-- THE REQUEST --
Arrange every line of the material below into a numbered list, skipping blank lines and leaving the pictures out.

-- THE RECORDS --
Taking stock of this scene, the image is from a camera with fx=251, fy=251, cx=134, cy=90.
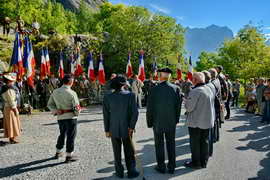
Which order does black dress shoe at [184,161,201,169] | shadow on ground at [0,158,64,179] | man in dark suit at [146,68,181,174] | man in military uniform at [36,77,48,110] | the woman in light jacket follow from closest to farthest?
man in dark suit at [146,68,181,174]
shadow on ground at [0,158,64,179]
black dress shoe at [184,161,201,169]
the woman in light jacket
man in military uniform at [36,77,48,110]

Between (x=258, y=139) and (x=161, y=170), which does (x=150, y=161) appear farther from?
(x=258, y=139)

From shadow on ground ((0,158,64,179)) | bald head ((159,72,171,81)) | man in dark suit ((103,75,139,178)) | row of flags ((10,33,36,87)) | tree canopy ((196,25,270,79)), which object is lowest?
shadow on ground ((0,158,64,179))

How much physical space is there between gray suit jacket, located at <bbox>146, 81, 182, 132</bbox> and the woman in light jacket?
4.39 m

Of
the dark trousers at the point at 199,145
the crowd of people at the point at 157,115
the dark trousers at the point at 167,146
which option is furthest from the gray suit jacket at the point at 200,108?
the dark trousers at the point at 167,146

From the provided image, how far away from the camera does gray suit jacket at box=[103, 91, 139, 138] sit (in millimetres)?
4531

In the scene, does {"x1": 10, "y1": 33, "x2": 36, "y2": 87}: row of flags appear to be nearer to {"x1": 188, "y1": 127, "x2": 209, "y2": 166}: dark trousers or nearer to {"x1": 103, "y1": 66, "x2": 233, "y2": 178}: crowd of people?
{"x1": 103, "y1": 66, "x2": 233, "y2": 178}: crowd of people

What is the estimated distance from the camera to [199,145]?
512 cm

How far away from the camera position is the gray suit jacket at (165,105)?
475cm

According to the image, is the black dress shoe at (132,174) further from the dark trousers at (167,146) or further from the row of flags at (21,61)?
the row of flags at (21,61)

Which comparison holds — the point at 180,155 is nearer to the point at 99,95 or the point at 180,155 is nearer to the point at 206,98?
the point at 206,98

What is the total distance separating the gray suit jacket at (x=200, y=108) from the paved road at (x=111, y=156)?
3.17 ft

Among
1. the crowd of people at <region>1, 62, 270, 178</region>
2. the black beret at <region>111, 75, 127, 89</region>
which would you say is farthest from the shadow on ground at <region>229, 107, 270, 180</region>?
the black beret at <region>111, 75, 127, 89</region>

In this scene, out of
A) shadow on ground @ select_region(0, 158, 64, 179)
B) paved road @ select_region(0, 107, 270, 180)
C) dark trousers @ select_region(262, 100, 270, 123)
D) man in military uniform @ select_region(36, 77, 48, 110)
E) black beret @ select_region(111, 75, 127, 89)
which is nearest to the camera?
black beret @ select_region(111, 75, 127, 89)

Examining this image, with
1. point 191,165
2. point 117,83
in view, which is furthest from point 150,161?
point 117,83
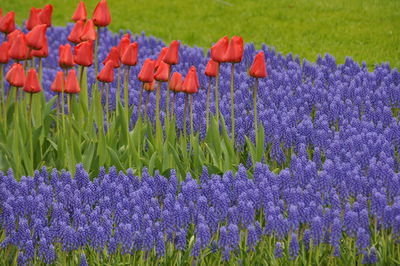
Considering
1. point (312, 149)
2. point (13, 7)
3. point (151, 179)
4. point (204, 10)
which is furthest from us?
point (13, 7)

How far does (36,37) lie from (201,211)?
2.05m

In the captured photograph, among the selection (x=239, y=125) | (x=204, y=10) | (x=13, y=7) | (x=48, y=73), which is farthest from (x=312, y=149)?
(x=13, y=7)

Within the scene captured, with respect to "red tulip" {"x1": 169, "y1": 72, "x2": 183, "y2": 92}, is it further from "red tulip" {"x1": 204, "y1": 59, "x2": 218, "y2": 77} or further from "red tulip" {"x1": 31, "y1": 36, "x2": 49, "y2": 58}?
"red tulip" {"x1": 31, "y1": 36, "x2": 49, "y2": 58}

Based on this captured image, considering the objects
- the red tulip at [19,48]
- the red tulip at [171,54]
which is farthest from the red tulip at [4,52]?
the red tulip at [171,54]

-- RESULT OF THIS EXERCISE --
1. Taking stock of this scene, the image is from a camera with fx=251, fy=251, cx=134, cy=90.
2. Which order does black dress shoe at [184,161,201,169] | shadow on ground at [0,158,64,179] | man in dark suit at [146,68,181,174] | man in military uniform at [36,77,48,110] | the woman in light jacket follow from closest to farthest?
3. man in dark suit at [146,68,181,174]
4. shadow on ground at [0,158,64,179]
5. black dress shoe at [184,161,201,169]
6. the woman in light jacket
7. man in military uniform at [36,77,48,110]
8. Between (x=258, y=139) and (x=161, y=170), which does (x=150, y=161) appear farther from?
9. (x=258, y=139)
10. From shadow on ground ((0,158,64,179)) | bald head ((159,72,171,81)) | man in dark suit ((103,75,139,178)) | row of flags ((10,33,36,87)) | tree canopy ((196,25,270,79)), which object is lowest?
11. shadow on ground ((0,158,64,179))
12. How much physical space is there between gray suit jacket, located at <bbox>146, 81, 182, 132</bbox> and the woman in light jacket?
13. 4.39 m
14. Of
15. the dark trousers at the point at 199,145
16. the crowd of people at the point at 157,115
17. the dark trousers at the point at 167,146
18. which option is furthest from the gray suit jacket at the point at 200,108?
19. the dark trousers at the point at 167,146
20. From the provided image, how far away from the camera does gray suit jacket at box=[103, 91, 139, 138] sit (in millimetres)?
21. 4531
22. In the scene, does {"x1": 10, "y1": 33, "x2": 36, "y2": 87}: row of flags appear to be nearer to {"x1": 188, "y1": 127, "x2": 209, "y2": 166}: dark trousers or nearer to {"x1": 103, "y1": 66, "x2": 233, "y2": 178}: crowd of people?
23. {"x1": 103, "y1": 66, "x2": 233, "y2": 178}: crowd of people
24. What is the estimated distance from the camera to [199,145]?
25. 512 cm
26. How far away from the camera position is the gray suit jacket at (165,105)?
27. 475cm
28. According to the image, is the black dress shoe at (132,174) further from the dark trousers at (167,146) or further from the row of flags at (21,61)?
29. the row of flags at (21,61)
30. Which comparison holds — the point at 180,155 is nearer to the point at 99,95 or the point at 180,155 is nearer to the point at 206,98?
31. the point at 206,98
32. What is the total distance separating the gray suit jacket at (x=200, y=108) from the paved road at (x=111, y=156)?
33. 3.17 ft
34. Among
35. 1. the crowd of people at <region>1, 62, 270, 178</region>
36. 2. the black beret at <region>111, 75, 127, 89</region>
37. which would you say is farthest from the shadow on ground at <region>229, 107, 270, 180</region>?
38. the black beret at <region>111, 75, 127, 89</region>
39. In this scene, out of
40. A) shadow on ground @ select_region(0, 158, 64, 179)
41. B) paved road @ select_region(0, 107, 270, 180)
42. C) dark trousers @ select_region(262, 100, 270, 123)
43. D) man in military uniform @ select_region(36, 77, 48, 110)
44. E) black beret @ select_region(111, 75, 127, 89)
45. which is nearest to the camera?
46. black beret @ select_region(111, 75, 127, 89)
47. Examining this image, with
48. 1. point 191,165
49. 2. point 117,83
50. in view, which is furthest from point 150,161?
51. point 117,83
52. Considering
53. 1. point (312, 149)
54. 2. point (13, 7)
55. 3. point (151, 179)
56. 4. point (204, 10)
57. which is furthest from us?
58. point (13, 7)
59. How far does (36,37) lie from (201,211)?
60. 2.05m
61. In the captured photograph, among the selection (x=239, y=125) | (x=204, y=10) | (x=13, y=7) | (x=48, y=73), which is farthest from (x=312, y=149)?
62. (x=13, y=7)
63. Within the scene captured, with respect to "red tulip" {"x1": 169, "y1": 72, "x2": 183, "y2": 92}, is it further from "red tulip" {"x1": 204, "y1": 59, "x2": 218, "y2": 77} or further from "red tulip" {"x1": 31, "y1": 36, "x2": 49, "y2": 58}?
64. "red tulip" {"x1": 31, "y1": 36, "x2": 49, "y2": 58}
65. Based on this captured image, considering the objects
66. - the red tulip at [19,48]
67. - the red tulip at [171,54]
68. which is farthest from the red tulip at [4,52]?
69. the red tulip at [171,54]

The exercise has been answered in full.